#013 「汽笛一声」
日々仕事をしていると忘れることがあります。わが仕事場である日本テレビの位置です。汐留はご存じ、日本の鉄道発祥の地、であります。汐留エリア、いちばん銀座に近い一角には旧新橋駅が復元。ホームも。最先端の技術で所狭しと建造された高層ビル群の足元に、風雅なスタイルの白い2階建てがたたずんでいます。
見過ごされがちなのは、当時の線路がホームからどう延びていったかということ。実は日本テレビの足元に、「横濱」へ向かう線路の位置が示されています。もちろんレールは無いですけれど。暗くなると地面に埋め込まれたLEDがピカピカと光ります。これ、日本テレビに勤務していても知らない人が意外に多いんです。

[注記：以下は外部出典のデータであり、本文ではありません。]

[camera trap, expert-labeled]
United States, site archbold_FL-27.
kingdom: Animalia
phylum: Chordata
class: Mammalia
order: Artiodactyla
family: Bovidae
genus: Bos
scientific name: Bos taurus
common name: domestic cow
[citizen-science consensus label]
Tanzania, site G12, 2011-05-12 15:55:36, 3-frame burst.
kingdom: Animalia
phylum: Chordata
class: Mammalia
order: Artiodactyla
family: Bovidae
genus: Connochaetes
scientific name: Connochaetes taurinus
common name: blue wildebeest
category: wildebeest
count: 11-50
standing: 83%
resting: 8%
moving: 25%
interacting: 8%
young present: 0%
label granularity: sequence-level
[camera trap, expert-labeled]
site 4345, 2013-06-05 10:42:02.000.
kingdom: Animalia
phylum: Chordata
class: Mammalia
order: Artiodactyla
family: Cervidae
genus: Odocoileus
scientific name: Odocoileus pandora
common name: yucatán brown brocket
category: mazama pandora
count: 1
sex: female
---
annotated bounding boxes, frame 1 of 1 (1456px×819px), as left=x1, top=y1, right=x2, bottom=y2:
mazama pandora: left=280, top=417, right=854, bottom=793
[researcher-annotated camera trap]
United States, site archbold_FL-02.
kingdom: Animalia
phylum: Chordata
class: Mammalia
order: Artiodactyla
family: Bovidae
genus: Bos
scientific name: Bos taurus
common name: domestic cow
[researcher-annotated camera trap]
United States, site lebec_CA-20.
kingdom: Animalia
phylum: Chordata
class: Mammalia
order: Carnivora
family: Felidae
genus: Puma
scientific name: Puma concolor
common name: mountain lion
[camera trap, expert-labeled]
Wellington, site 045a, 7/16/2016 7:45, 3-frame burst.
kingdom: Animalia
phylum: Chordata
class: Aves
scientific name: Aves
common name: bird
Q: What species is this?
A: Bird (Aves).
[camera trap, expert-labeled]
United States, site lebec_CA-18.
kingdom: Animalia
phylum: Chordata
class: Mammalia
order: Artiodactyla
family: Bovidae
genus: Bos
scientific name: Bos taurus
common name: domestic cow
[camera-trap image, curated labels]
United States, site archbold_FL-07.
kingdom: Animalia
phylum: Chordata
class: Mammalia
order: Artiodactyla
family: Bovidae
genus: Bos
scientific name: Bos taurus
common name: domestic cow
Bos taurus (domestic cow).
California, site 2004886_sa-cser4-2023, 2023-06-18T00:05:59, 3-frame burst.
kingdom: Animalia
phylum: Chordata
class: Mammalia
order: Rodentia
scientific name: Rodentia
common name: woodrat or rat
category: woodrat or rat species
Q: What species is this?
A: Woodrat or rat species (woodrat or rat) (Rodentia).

さらにその「線路跡」を延長していくと…アンパンマンショップの前。19世紀の夢の乗り物は、子どもたちの夢の店につながっていくのです。そして、さらに延長したと仮定すると、通過するのはちょうど私の席の真下あたり。いやぁ…感慨深い(←どんな?)。
その線路跡に立って、見上げるとゆりかもめ。明治の日本人を驚かせたのは、豪快な汽笛の音、そして天高くのぼる煙。その煙がもくもくと立ちこめていたあたりを、いまは無人の電車が音も立てずに海へ向かいます。汐留は鉄道の新旧が交差する街でもあるのです。